(Beginning of Provided passage)

# My magnificent girl :)



## Layanna (Jan 3, 2005)

4 months in a window did not look the sun. We had time to become bored on it. And yesterday she has glanced to us for 30 minutes. We were very glad. The spring means soon. Vera has not missed an opportunity to get warm in solar beams. And I have not missed an opportunity her to photograph.

My favourite Veronica









tasty sunlight


----------



## Layanna (Jan 3, 2005)




----------



## TaLi RodrigueZ (Dec 31, 2003)

I LOVE those kinds of cats. Nice bit of photography as well.


----------



## vanillasugar (Nov 11, 2004)

VERY great pics!! Your sphynx is a beautiful cat!


----------



## Layanna (Jan 3, 2005)

Thanks.  


vanillasugar said:


> Your sphynx is a beautiful cat!


I too so think.


----------



## DesnBaby (Apr 18, 2004)

Nice pics, too bad there are shadows in the background.


----------



## Hana (May 29, 2004)

Beautiful pictures!!
(I like the shadows...I think they are really striking. :lol: :? )


----------



## PearlJAtlanta (Jan 17, 2005)

Very nice eyes, but aren't cats suppose to have fur to keep them warm? What will he lick? He must have a natural instint to lick his fur.


----------



## Carina (Jan 4, 2005)

Beautiful cat!!!!


----------



## Lori (Jun 8, 2003)

PearlJAtlanta said:


> Very nice eyes, but aren't cats suppose to have fur to keep them warm? What will he lick? He must have a natural instint to lick his fur.


Sphynx cats are born that way, I am sure she is quite used to it.  

She is beautiful!


----------



## Layanna (Jan 3, 2005)

PearlJAtlanta said:


> Very nice eyes, but aren't cats suppose to have fur to keep them warm? What will he lick? He must have a natural instint to lick his fur.


 
Cats different - are necessary! Cats different - are important! There are cats without a wool. There are cats without a tail. It does not prevent them. Sphynxes hot cats. It is not cold to them. The fur is not necessary for them. They like to lick themselves


----------



## kitty_kisses (Jun 27, 2004)

What wonderful photography.... of course, having a gorgeous subject doesn't hurt either


----------



## ForJazz (Dec 30, 2003)

(End of Provided passage)
(Beginning of Provided data)

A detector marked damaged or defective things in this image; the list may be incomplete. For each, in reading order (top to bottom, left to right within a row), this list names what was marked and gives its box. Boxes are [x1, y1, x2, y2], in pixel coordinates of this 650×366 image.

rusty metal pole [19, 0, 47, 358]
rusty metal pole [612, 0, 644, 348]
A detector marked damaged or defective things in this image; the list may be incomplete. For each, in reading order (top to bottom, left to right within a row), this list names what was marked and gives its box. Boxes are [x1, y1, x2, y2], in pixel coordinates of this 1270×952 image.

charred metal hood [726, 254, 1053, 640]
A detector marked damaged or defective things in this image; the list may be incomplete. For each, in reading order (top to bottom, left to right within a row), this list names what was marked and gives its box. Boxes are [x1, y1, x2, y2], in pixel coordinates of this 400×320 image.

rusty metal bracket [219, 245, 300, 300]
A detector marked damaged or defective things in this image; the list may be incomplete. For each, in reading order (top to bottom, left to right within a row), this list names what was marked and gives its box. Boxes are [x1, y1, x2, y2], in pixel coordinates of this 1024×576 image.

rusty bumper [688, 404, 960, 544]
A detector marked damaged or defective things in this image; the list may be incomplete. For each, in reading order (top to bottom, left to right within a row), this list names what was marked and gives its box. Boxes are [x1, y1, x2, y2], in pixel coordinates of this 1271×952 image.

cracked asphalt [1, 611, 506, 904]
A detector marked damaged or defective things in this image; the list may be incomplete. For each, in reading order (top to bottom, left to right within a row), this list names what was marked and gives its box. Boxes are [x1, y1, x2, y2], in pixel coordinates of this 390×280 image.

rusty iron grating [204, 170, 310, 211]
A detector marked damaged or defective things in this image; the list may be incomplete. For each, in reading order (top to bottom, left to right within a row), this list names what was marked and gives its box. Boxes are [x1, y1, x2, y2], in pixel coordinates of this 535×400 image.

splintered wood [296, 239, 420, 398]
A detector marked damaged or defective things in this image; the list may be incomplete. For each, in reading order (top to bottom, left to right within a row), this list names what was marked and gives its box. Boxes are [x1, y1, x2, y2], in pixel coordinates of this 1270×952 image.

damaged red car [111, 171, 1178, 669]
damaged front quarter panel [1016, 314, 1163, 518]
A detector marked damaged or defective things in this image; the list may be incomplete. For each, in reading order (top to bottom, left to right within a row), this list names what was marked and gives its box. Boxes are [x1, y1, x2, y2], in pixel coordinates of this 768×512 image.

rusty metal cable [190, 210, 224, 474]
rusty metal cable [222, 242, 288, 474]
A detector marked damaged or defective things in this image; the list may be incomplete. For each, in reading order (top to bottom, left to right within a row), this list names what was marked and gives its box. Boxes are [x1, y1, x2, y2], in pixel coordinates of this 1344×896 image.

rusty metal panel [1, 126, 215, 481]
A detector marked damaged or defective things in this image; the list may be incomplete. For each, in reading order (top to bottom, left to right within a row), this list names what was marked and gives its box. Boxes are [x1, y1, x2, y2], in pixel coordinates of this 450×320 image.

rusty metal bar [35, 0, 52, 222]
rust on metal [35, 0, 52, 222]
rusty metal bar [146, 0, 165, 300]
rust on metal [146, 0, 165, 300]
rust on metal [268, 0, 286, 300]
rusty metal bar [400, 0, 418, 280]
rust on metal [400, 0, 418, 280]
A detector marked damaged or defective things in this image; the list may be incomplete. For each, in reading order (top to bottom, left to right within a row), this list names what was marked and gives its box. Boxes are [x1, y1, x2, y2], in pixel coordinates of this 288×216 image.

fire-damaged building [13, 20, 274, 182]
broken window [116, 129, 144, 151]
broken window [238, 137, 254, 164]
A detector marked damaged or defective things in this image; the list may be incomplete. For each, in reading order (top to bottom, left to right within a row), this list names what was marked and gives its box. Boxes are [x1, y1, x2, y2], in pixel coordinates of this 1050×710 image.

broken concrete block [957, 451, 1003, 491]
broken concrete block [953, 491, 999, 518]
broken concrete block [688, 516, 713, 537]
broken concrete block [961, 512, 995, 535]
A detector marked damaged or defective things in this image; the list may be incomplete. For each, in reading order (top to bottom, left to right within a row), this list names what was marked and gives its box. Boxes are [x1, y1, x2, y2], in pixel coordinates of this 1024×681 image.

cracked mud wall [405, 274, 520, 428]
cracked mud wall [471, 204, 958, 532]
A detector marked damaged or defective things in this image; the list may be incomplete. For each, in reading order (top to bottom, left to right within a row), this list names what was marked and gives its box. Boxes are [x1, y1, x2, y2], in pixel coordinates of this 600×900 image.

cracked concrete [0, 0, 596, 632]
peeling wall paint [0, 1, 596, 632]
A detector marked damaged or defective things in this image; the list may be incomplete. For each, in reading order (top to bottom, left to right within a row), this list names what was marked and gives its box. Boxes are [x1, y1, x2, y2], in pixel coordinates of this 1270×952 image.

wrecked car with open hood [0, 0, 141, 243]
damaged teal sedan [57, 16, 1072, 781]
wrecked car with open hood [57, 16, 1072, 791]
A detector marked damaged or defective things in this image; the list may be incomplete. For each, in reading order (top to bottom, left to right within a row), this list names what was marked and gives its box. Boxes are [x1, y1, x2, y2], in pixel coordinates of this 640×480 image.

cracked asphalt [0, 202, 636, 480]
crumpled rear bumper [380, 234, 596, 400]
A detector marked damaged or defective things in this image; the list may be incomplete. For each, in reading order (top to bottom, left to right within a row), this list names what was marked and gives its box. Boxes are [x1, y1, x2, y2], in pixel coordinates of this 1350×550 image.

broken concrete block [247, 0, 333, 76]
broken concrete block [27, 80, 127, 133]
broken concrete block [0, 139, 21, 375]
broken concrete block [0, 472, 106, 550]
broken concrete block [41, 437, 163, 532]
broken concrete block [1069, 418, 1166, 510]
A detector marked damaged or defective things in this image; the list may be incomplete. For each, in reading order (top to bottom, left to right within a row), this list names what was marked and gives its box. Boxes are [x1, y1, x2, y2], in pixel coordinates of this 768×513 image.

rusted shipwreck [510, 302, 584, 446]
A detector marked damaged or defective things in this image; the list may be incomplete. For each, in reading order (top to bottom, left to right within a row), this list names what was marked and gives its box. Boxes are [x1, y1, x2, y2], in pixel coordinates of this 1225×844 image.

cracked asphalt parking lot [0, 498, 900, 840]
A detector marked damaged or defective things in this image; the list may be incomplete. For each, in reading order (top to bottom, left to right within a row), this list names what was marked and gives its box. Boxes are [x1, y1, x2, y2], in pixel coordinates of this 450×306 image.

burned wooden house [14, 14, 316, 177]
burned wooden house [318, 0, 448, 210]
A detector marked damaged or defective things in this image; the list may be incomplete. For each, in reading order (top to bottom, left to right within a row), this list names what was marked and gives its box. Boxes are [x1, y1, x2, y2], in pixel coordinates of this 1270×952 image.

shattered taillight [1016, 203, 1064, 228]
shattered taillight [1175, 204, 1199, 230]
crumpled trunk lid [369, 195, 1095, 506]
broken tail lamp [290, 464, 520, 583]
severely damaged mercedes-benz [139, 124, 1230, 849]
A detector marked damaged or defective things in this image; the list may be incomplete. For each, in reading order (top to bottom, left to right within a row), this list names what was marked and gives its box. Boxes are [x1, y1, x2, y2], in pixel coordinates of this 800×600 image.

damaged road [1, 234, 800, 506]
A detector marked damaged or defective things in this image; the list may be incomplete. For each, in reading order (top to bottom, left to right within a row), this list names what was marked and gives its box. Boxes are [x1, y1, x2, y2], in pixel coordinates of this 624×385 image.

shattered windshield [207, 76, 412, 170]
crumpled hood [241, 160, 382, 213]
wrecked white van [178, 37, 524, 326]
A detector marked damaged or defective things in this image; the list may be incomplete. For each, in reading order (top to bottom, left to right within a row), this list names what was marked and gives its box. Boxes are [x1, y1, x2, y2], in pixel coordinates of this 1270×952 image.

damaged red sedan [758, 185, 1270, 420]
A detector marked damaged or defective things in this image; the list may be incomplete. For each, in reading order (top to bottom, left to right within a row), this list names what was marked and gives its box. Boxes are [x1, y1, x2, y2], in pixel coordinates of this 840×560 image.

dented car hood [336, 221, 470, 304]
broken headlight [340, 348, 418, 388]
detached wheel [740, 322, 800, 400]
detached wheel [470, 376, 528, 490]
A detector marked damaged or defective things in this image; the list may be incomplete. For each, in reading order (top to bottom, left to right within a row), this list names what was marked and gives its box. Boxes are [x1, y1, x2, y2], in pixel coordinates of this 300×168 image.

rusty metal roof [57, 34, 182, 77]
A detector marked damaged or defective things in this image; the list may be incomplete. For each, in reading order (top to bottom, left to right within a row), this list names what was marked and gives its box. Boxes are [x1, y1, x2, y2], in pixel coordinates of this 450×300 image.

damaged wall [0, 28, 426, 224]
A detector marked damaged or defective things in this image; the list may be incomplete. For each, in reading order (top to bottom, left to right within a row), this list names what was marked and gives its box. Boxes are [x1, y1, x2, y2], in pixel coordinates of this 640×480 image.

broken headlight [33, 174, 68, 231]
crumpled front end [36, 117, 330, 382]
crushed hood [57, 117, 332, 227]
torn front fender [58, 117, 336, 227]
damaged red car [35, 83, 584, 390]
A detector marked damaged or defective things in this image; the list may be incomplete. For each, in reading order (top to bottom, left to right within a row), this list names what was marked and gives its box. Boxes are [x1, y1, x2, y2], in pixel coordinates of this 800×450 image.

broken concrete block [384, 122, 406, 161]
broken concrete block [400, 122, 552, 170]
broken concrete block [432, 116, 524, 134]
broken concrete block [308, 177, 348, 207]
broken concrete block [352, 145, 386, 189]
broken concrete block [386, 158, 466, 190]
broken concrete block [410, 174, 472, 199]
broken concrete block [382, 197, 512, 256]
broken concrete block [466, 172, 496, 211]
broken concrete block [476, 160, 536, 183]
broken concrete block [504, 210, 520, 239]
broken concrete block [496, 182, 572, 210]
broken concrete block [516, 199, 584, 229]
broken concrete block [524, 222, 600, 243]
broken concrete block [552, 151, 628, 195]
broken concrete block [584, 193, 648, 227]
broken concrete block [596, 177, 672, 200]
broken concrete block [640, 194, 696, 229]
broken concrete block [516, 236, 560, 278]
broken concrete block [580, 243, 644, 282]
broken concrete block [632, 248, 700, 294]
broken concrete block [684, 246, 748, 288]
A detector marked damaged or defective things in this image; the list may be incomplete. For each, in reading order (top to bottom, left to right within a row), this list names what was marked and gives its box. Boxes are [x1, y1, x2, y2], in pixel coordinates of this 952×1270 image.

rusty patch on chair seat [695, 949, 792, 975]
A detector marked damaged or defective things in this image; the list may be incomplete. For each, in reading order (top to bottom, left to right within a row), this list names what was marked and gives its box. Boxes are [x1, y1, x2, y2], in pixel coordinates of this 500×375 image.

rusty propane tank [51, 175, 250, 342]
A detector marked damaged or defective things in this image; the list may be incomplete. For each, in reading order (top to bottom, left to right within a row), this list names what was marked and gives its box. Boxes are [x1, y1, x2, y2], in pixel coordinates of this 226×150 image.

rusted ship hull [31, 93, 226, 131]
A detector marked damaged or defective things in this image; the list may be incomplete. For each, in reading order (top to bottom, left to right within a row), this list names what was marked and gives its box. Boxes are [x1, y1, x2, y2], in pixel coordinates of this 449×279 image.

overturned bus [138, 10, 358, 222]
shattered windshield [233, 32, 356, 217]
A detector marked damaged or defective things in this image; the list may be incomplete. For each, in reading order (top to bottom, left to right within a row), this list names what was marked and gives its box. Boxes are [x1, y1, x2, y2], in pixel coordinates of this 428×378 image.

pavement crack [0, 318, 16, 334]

(End of Provided data)

> [Prompt A] What does DesnBaby say is too bad about the pictures in the sphynx cat thread?
> [Prompt B] Copy the sphynx cat thread word for word from "## kitty_kisses (Jun" to "(Dec 30, 2003)".
The entries are irrelevant here and can be set aside.

> [Answer box A] There are shadows in the background.

> [Answer box B]
## kitty_kisses (Jun 27, 2004)

What wonderful photography.... of course, having a gorgeous subject doesn't hurt either


----------



## ForJazz (Dec 30, 2003)